> **The exercise**
Print verbatim every line starting at the one that contains "By what distance" and ending at the final line of the records; include both endpoints.
::::
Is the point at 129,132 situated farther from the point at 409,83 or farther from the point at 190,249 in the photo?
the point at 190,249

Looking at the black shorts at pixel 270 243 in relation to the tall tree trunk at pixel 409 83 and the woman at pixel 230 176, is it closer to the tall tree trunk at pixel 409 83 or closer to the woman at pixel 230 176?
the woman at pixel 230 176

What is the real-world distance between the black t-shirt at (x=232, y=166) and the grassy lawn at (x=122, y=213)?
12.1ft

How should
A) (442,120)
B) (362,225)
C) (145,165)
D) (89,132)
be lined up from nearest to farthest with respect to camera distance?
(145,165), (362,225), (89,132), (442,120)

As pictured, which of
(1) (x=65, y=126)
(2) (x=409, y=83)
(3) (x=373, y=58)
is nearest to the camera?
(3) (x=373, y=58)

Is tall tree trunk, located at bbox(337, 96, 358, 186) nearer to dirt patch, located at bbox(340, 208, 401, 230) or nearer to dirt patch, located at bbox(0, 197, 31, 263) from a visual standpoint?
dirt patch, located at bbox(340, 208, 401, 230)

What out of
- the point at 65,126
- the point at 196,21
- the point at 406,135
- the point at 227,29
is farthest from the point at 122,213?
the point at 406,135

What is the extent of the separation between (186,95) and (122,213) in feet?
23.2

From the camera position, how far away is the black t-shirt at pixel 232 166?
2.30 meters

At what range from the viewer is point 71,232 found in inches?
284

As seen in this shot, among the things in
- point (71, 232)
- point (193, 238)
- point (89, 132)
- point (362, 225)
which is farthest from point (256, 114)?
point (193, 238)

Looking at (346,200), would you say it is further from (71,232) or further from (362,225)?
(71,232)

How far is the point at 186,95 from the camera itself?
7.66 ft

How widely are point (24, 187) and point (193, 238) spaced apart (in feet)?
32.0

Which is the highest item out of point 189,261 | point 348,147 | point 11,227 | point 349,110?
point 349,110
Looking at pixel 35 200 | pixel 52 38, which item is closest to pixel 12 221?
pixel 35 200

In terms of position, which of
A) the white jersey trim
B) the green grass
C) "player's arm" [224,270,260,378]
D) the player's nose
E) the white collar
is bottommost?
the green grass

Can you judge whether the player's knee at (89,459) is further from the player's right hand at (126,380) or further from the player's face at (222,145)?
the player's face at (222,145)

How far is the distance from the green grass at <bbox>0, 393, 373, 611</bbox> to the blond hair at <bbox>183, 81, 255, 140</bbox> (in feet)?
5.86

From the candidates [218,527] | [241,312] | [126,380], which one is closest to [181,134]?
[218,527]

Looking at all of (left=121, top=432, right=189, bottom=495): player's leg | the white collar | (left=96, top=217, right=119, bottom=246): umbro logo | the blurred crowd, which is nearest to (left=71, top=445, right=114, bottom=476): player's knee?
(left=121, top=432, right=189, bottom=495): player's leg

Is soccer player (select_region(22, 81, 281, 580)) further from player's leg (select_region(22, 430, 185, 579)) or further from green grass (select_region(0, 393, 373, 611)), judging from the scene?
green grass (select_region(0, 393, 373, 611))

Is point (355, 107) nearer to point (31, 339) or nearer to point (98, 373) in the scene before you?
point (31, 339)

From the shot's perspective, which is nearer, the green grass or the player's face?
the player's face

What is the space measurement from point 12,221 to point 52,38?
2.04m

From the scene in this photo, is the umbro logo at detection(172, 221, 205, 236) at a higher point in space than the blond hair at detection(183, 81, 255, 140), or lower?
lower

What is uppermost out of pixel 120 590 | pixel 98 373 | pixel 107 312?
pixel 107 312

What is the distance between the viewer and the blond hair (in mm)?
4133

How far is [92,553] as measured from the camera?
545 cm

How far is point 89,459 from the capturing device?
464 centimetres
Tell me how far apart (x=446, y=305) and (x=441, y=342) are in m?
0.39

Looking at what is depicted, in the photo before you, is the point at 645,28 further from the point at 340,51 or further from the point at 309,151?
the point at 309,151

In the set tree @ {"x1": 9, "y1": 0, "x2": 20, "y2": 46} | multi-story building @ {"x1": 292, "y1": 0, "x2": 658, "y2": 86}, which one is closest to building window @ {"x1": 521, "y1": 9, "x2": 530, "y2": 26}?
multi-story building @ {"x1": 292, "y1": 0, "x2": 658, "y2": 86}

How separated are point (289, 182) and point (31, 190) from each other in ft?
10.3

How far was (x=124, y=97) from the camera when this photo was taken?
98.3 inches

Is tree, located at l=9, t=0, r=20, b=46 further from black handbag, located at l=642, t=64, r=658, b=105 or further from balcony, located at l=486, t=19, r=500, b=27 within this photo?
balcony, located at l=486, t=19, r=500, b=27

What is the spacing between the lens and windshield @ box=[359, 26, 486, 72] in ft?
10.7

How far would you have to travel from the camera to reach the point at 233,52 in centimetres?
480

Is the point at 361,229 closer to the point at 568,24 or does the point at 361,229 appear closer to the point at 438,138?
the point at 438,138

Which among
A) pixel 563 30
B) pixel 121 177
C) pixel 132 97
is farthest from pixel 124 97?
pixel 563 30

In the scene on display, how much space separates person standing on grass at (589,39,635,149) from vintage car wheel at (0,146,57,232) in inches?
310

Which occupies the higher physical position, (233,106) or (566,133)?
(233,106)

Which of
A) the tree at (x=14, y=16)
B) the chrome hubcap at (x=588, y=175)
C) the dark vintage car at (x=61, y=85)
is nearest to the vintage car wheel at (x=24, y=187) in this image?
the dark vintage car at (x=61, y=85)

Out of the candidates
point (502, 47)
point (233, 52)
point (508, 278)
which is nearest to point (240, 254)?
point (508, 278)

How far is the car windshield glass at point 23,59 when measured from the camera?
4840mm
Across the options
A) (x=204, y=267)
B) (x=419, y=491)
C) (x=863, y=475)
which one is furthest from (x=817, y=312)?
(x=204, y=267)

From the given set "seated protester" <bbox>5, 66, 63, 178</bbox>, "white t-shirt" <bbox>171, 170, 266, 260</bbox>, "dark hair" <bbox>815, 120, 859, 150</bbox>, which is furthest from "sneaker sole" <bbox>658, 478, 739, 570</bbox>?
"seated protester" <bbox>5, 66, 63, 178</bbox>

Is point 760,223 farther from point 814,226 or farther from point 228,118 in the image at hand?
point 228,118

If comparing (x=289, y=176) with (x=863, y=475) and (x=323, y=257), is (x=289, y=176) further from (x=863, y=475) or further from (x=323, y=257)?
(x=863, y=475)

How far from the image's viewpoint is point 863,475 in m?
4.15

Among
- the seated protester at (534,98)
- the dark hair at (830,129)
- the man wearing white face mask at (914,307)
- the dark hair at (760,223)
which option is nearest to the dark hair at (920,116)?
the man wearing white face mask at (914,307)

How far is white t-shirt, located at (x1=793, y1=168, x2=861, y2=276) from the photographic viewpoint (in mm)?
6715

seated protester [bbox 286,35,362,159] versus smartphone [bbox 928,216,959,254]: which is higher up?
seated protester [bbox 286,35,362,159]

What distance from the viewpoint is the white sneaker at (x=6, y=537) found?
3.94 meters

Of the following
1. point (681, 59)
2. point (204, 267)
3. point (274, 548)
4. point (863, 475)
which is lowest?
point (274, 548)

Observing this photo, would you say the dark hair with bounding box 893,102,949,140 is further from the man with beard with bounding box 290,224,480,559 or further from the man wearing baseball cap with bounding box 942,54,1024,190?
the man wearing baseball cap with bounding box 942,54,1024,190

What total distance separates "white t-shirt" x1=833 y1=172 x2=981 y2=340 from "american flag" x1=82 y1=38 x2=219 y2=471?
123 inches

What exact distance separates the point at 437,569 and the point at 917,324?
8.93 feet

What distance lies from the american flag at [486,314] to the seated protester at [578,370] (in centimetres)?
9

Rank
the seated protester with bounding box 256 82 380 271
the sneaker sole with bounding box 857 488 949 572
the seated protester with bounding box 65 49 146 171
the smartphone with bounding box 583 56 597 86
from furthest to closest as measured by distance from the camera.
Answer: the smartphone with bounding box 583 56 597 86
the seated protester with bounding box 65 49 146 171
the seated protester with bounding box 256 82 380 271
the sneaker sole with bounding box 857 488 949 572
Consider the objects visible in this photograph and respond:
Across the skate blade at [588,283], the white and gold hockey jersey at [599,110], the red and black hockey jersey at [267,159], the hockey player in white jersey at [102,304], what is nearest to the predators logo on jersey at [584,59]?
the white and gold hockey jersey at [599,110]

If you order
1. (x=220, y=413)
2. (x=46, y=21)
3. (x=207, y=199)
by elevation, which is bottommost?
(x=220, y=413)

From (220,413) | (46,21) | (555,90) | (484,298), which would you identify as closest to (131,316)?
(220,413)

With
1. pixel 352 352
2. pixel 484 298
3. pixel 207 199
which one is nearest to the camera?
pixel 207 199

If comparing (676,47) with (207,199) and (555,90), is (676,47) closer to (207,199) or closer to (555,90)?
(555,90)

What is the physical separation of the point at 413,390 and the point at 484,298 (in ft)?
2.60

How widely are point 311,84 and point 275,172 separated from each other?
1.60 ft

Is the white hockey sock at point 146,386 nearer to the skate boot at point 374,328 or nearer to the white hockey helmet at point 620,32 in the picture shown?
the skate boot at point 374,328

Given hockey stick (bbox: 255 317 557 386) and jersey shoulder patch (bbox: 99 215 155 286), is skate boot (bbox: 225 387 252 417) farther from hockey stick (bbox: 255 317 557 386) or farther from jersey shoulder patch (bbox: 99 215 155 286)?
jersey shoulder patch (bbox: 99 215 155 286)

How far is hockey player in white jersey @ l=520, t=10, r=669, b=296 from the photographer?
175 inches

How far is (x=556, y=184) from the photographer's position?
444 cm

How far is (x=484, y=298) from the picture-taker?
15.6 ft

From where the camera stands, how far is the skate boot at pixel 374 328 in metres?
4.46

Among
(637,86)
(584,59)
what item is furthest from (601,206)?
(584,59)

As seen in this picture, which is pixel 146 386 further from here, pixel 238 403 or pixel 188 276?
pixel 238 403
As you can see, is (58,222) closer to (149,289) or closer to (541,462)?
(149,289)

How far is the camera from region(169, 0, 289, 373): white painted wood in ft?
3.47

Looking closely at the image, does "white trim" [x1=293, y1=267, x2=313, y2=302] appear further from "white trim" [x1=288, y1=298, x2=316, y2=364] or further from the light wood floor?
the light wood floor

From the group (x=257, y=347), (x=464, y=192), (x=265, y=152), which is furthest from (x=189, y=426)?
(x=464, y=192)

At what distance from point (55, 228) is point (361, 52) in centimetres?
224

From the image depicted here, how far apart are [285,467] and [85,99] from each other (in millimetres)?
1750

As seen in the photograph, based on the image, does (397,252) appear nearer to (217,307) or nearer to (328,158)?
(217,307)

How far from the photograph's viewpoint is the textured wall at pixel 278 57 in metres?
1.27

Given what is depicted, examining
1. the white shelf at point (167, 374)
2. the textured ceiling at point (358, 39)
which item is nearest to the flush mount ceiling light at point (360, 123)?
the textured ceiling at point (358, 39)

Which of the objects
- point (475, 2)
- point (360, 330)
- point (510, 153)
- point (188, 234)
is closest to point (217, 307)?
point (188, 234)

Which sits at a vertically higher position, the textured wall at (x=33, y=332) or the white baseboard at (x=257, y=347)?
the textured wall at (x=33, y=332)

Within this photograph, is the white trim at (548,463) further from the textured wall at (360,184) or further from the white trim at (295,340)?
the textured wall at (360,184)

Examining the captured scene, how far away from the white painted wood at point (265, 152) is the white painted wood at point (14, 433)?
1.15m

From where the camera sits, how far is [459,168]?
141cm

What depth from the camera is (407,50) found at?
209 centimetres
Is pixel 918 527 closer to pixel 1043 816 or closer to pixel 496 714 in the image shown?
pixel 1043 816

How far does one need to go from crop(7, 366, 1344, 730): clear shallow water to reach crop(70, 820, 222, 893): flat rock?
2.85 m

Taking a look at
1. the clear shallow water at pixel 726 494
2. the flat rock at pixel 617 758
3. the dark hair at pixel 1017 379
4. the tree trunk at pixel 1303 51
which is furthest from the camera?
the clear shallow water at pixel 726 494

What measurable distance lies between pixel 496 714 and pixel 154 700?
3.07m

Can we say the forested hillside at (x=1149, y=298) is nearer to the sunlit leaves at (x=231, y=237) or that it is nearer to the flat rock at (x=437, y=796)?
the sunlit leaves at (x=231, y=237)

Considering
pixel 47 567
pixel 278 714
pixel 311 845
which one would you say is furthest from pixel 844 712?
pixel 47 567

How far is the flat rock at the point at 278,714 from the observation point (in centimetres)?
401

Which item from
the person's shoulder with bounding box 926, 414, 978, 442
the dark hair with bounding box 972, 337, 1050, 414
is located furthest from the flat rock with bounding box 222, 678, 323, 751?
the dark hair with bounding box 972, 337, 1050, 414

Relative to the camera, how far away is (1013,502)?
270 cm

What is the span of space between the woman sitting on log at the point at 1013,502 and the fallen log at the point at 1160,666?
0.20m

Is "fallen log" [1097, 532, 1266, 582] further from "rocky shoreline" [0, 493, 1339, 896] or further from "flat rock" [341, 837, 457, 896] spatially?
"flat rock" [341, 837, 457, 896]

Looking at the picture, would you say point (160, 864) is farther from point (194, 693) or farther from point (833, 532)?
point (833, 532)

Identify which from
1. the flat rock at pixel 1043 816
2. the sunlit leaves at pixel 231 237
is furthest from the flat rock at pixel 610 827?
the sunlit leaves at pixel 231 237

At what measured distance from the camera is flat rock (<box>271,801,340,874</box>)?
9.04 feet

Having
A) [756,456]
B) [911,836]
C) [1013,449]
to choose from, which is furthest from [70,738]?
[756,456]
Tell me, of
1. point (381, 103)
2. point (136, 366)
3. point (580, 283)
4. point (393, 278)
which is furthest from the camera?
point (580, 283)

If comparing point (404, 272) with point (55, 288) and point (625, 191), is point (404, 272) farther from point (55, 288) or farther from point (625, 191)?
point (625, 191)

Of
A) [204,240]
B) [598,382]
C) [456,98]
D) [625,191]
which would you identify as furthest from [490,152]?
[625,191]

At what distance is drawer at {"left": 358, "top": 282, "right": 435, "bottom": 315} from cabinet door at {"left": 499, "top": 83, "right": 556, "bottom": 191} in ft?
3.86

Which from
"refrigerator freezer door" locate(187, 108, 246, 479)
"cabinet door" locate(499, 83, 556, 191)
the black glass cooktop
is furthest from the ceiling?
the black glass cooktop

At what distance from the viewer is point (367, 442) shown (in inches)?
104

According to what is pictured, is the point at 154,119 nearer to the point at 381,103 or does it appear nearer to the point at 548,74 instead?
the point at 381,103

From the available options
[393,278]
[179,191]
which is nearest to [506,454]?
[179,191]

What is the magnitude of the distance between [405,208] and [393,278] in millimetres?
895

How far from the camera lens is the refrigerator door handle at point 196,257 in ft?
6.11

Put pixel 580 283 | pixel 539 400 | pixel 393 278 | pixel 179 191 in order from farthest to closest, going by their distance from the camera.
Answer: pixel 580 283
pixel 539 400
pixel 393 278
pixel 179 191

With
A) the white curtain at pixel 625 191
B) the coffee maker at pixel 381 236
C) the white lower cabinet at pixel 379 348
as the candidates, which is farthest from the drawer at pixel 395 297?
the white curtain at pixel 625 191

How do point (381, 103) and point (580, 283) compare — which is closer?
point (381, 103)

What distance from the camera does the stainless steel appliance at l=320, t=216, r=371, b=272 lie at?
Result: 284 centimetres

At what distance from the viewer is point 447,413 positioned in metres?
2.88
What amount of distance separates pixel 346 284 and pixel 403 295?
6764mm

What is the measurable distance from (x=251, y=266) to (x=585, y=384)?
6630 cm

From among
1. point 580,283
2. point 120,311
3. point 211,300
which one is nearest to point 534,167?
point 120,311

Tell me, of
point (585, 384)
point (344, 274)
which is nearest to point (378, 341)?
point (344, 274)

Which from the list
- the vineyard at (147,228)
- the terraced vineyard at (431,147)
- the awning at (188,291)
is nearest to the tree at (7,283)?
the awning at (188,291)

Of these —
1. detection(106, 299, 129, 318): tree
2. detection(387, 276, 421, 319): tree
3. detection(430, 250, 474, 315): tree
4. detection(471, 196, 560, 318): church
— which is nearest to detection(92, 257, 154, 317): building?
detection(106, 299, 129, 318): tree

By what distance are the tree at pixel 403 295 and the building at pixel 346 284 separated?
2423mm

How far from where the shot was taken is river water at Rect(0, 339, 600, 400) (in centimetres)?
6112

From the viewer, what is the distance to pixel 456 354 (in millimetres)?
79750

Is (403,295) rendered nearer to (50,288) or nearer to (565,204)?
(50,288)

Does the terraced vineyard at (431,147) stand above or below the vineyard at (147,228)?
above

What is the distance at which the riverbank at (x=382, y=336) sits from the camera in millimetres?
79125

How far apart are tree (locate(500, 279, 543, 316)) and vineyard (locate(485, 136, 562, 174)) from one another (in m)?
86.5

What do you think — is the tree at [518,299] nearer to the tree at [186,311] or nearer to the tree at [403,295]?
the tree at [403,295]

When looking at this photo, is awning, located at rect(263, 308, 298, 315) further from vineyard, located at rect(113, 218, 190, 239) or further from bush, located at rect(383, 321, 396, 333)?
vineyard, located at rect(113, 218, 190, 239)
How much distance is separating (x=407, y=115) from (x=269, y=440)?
::::
> **Correct result**
By what distance are the tree at pixel 403 295 and the building at pixel 346 284 separated?
2423mm

How far from where the shot was taken is river water at Rect(0, 339, 600, 400) (in centimetres)?
6112

From the viewer, what is the distance to pixel 456 354 (in millimetres)?
79750

Is (403,295) rendered nearer to (50,288) or nearer to (565,204)?
(50,288)

Does the terraced vineyard at (431,147) stand above or below the vineyard at (147,228)?
above

What is the distance at which the riverbank at (x=382, y=336) sits from the camera in millimetres?
79125

How far apart are tree (locate(500, 279, 543, 316)) and vineyard (locate(485, 136, 562, 174)) from one another (in m)?
86.5

What do you think — is the tree at [518,299] nearer to the tree at [186,311] or nearer to the tree at [403,295]?
the tree at [403,295]

When looking at this photo, is awning, located at rect(263, 308, 298, 315) further from vineyard, located at rect(113, 218, 190, 239) or further from bush, located at rect(383, 321, 396, 333)?
vineyard, located at rect(113, 218, 190, 239)
How much distance is separating (x=407, y=115) from (x=269, y=440)?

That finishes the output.